Strong domestic demand to stop the Philippines’ recession
However, an analyst stated that domestic demand is seen to bolster the local economy and soften the impact of foreign concerns. In 2023, elevated inflation and the anticipated global economic recession are expected to damage economies.
Sue Trinh, co-head of Manulife Investment Management’s global macro strategy, stated in a video briefing on Monday that investors’ worries are heightened by the ambiguity surrounding when the Federal Reserve would raise its main policy rates, and that this is thought to enhance market volatility.
Although she acknowledged that the Philippine economy is partially shielded from these events, she disregarded any possibility of a home economic recession, calling this “a very positive start.”
However, she noted that given the high inflation and the initial consequences of rather vigorous monetary tightening, domestic demand “is likely to be a little softer.”
Despite the growing headwinds, economic managers recently maintained the government’s 6.5 to 7.5 growth forecast for this year. They did this after observing strong growth in the year’s first three quarters.
GDP growth in the first quarter of the year was 8.2 percent year over year, which was higher than the 7.8 percent growth in the fourth quarter.
The following quarter saw a slowdown to 7.5 percent, while the third quarter saw an upswing with a growth of 7.6 percent.
This year’s first nine months saw growth of 7.76 percent.
This output took place as the key policy rates of the Bangko Sentral ng Pilipinas (BSP) continued to rise. These rate increases are intended to combat the quicker inflation rate, which as of last November averaged 5.6 percent, above the government’s goal range of 2-4 percent.
Since last April, the monthly rate of price increases has exceeded the government’s planned range, primarily as a result of increases in the price of oil and other commodities on the world market as a result of the Russia-Ukraine conflict.
Nearly all economies are experiencing a similar predicament, with US inflation reaching its highest level in four decades.
The result is that since last March, the Federal Reserve has increased its benchmark interest rate by a total of 425 basis points, bringing it from 4.25 to 4.5 as of December 14.

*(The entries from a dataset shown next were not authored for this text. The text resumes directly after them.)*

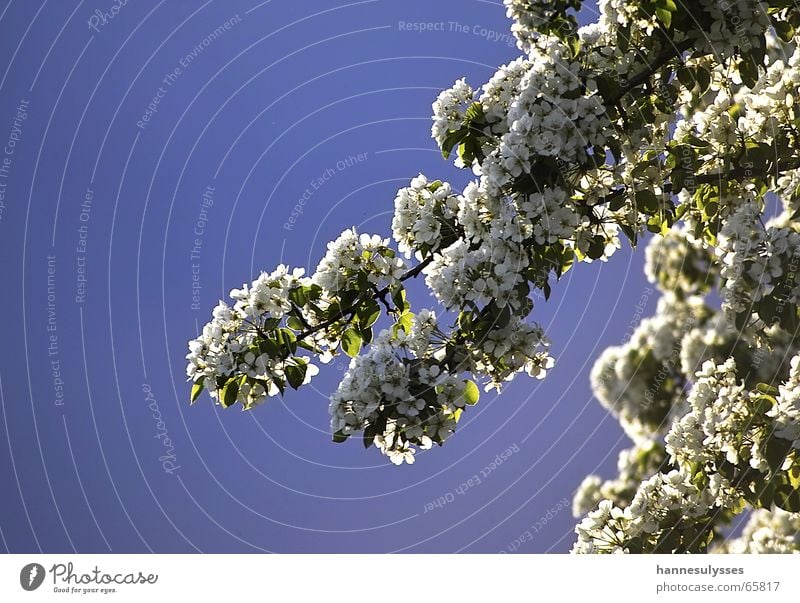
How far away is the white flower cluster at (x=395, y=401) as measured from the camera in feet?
8.79

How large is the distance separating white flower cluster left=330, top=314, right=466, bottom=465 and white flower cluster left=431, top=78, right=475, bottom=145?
1013 mm

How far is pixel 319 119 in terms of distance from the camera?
17.6 ft

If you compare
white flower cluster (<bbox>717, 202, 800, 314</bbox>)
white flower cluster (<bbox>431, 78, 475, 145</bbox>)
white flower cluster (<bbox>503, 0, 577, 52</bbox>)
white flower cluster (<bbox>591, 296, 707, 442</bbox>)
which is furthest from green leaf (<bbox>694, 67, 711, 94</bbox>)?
white flower cluster (<bbox>591, 296, 707, 442</bbox>)

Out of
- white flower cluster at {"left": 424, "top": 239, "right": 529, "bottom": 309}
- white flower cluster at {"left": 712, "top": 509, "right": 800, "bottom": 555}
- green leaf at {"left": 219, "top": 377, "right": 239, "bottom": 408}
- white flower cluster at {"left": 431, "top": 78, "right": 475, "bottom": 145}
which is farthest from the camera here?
white flower cluster at {"left": 712, "top": 509, "right": 800, "bottom": 555}

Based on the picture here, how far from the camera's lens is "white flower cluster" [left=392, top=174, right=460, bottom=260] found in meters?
3.09

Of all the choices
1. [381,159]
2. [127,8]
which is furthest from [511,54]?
[127,8]

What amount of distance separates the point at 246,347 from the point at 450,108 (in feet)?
4.31

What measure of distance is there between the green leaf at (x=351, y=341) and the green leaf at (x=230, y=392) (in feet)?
1.52

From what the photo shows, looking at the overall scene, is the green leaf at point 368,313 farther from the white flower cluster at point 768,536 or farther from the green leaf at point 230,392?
the white flower cluster at point 768,536

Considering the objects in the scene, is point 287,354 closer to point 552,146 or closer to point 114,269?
point 552,146

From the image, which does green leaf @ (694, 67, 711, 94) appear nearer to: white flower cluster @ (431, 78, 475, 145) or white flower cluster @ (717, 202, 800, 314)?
white flower cluster @ (717, 202, 800, 314)

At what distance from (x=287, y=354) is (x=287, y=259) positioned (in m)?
1.86

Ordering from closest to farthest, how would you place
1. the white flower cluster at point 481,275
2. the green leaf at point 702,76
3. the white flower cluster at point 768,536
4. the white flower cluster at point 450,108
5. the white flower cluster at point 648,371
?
the white flower cluster at point 481,275
the white flower cluster at point 450,108
the green leaf at point 702,76
the white flower cluster at point 768,536
the white flower cluster at point 648,371

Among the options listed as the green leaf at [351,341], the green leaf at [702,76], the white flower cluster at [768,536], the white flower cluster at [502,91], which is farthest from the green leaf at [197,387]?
the white flower cluster at [768,536]
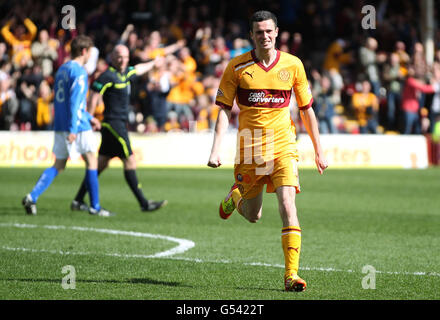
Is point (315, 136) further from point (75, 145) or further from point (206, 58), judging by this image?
point (206, 58)

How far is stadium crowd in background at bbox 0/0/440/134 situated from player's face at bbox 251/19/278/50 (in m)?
14.6

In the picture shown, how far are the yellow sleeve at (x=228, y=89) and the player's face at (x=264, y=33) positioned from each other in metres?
0.33

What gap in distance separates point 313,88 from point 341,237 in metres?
14.8

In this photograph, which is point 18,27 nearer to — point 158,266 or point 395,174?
point 395,174

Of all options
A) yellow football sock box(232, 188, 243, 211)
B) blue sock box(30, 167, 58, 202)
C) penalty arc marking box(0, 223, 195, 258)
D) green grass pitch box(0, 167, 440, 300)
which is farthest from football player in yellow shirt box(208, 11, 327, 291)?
blue sock box(30, 167, 58, 202)

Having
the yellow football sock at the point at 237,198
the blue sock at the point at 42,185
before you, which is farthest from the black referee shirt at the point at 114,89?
the yellow football sock at the point at 237,198

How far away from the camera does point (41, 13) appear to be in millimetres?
24562

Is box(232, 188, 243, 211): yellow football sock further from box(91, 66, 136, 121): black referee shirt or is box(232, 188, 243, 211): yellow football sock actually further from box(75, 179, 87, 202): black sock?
box(75, 179, 87, 202): black sock

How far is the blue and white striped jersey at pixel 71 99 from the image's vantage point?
35.2 feet

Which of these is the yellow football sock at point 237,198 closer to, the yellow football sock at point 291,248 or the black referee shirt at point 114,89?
the yellow football sock at point 291,248

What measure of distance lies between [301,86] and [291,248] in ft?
4.43

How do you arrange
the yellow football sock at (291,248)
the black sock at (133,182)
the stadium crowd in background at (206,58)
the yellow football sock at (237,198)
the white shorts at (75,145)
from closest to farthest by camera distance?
the yellow football sock at (291,248)
the yellow football sock at (237,198)
the white shorts at (75,145)
the black sock at (133,182)
the stadium crowd in background at (206,58)

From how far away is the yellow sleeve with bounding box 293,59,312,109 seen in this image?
6629mm

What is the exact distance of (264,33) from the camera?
251 inches
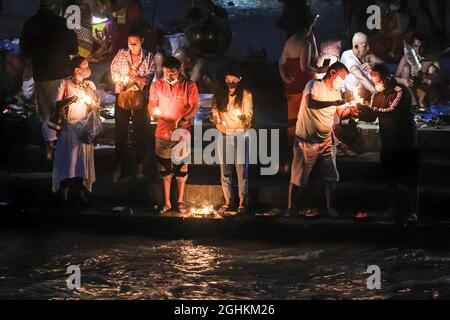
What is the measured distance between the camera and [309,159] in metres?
11.3

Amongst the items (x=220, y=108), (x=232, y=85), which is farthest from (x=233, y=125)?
(x=232, y=85)

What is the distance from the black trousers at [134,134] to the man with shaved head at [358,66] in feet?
10.5

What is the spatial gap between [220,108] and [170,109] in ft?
2.40

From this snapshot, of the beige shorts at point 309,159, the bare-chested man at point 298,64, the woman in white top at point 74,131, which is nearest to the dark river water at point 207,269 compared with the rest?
the woman in white top at point 74,131

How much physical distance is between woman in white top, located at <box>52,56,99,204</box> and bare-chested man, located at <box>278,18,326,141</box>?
2862 millimetres

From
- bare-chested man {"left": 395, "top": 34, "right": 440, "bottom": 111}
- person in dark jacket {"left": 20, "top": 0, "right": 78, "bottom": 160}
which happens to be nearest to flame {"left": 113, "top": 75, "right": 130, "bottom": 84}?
person in dark jacket {"left": 20, "top": 0, "right": 78, "bottom": 160}

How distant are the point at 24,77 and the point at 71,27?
2457mm

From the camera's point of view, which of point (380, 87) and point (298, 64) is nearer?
point (380, 87)

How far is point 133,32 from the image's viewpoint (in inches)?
467

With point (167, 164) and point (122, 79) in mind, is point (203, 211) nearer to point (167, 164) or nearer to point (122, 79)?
point (167, 164)
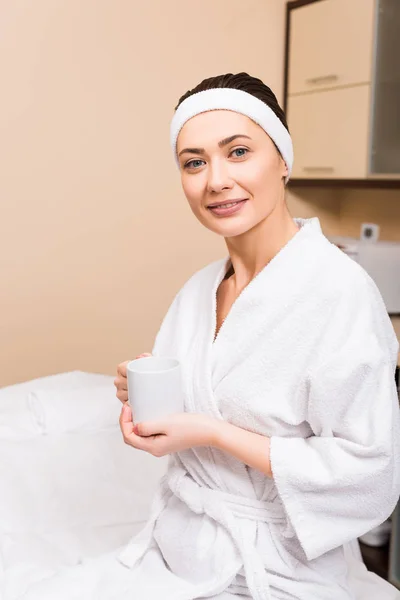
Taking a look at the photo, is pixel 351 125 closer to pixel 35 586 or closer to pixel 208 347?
pixel 208 347

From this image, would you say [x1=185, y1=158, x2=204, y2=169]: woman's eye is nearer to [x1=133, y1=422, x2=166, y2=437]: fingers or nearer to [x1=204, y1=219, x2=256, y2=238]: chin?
[x1=204, y1=219, x2=256, y2=238]: chin

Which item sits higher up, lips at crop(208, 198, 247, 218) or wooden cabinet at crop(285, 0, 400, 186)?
Answer: wooden cabinet at crop(285, 0, 400, 186)

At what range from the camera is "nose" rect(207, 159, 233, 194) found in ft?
3.30

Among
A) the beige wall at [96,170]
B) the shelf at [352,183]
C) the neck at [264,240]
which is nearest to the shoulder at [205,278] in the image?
the neck at [264,240]

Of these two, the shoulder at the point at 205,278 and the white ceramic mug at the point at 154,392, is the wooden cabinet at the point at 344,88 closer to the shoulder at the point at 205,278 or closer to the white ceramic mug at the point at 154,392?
the shoulder at the point at 205,278

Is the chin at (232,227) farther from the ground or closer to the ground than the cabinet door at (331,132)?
closer to the ground

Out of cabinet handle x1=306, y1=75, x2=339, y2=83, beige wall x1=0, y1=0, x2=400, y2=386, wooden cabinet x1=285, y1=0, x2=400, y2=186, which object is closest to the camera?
beige wall x1=0, y1=0, x2=400, y2=386

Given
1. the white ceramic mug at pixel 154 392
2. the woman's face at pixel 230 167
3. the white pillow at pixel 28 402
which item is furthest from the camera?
the white pillow at pixel 28 402

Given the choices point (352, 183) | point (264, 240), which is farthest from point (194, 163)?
point (352, 183)

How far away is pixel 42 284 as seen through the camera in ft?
7.25

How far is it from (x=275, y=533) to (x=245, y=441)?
0.17m

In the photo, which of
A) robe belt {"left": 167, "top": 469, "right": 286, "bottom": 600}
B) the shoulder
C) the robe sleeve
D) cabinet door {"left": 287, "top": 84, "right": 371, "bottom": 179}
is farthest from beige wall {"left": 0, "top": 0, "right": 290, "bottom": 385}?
the robe sleeve

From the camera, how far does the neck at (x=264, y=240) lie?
1.08 metres

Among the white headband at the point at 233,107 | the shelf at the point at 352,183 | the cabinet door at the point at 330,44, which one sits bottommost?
the shelf at the point at 352,183
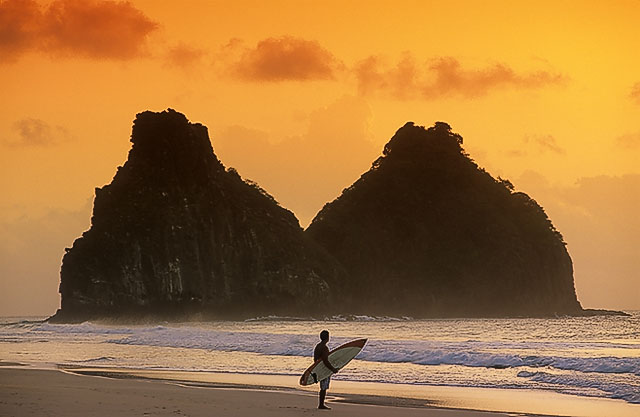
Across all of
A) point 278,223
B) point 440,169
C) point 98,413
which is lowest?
point 98,413

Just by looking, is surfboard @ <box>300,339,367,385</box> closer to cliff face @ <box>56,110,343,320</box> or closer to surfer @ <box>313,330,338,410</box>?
surfer @ <box>313,330,338,410</box>

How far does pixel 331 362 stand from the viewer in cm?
1870

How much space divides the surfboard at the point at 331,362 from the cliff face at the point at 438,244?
147m

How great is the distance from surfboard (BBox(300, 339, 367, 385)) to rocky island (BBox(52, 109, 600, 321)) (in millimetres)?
118640

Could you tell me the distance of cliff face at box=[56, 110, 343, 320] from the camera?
137375mm

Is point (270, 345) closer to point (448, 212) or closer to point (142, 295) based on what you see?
point (142, 295)

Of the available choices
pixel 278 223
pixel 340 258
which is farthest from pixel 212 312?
pixel 340 258

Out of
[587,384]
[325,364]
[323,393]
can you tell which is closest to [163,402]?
[323,393]

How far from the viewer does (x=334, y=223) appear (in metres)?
188

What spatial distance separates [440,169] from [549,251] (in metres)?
29.1

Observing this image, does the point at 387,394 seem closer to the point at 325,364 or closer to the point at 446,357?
the point at 325,364

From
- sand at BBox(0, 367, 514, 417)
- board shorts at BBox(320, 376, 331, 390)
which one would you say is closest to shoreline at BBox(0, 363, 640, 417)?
sand at BBox(0, 367, 514, 417)

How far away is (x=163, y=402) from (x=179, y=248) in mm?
128392

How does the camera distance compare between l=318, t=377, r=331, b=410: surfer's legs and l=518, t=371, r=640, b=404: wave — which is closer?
l=318, t=377, r=331, b=410: surfer's legs
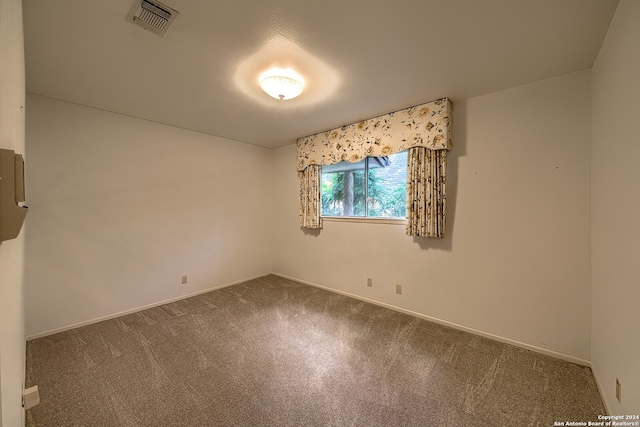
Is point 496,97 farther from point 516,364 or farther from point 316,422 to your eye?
point 316,422

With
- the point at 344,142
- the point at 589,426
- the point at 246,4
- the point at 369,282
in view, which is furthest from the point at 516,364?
the point at 246,4

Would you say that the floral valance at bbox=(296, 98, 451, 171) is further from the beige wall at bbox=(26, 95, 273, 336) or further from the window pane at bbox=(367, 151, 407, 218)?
the beige wall at bbox=(26, 95, 273, 336)

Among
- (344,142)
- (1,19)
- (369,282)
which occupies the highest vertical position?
(344,142)

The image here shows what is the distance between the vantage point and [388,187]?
10.5ft

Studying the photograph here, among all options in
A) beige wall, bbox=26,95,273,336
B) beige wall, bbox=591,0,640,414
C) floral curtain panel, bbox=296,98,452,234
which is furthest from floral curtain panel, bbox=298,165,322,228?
beige wall, bbox=591,0,640,414

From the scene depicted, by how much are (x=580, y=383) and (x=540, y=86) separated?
2404 mm

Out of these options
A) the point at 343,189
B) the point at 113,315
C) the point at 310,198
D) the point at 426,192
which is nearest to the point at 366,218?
the point at 343,189

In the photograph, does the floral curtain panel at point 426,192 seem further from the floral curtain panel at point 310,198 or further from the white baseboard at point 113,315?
the white baseboard at point 113,315

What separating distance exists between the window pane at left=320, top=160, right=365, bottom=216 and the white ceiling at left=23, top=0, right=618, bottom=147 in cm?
113

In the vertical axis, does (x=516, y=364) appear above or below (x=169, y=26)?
below

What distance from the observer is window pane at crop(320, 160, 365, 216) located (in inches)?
138

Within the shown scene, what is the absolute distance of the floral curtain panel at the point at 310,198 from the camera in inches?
149

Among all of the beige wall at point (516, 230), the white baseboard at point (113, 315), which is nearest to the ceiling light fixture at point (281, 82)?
the beige wall at point (516, 230)

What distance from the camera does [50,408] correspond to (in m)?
1.56
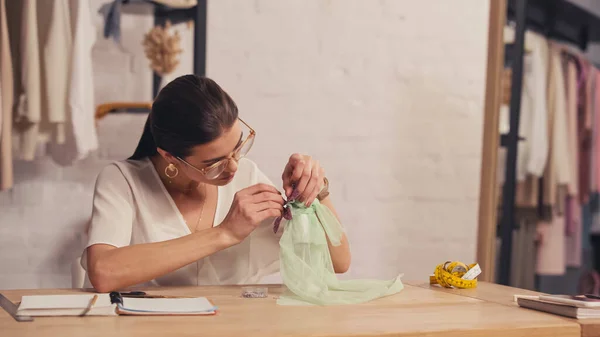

The BSP increased its key policy rates as a result of the Fed rate hikes, citing the need to maintain an adequate interest rate divergence with the US.
The global economy is expected to strengthen in the second half of next year, despite these obstacles, Trinh said. “During this period, these headwinds are likely to diminish, ushering in more favorable conditions for the financial markets.”
According to her, “our base scenario is that the impending negative demand shock would be sufficient to push growth concerns above inflation concerns, and that might open the door for the Fed to adopt a dovish pivot and possibly cut rates during the fourth quarter of 2023.”
The timing of the stagflation trough, China’s full reopening, and the top of the US dollar, she continued, pose the biggest risks to the firm’s projection.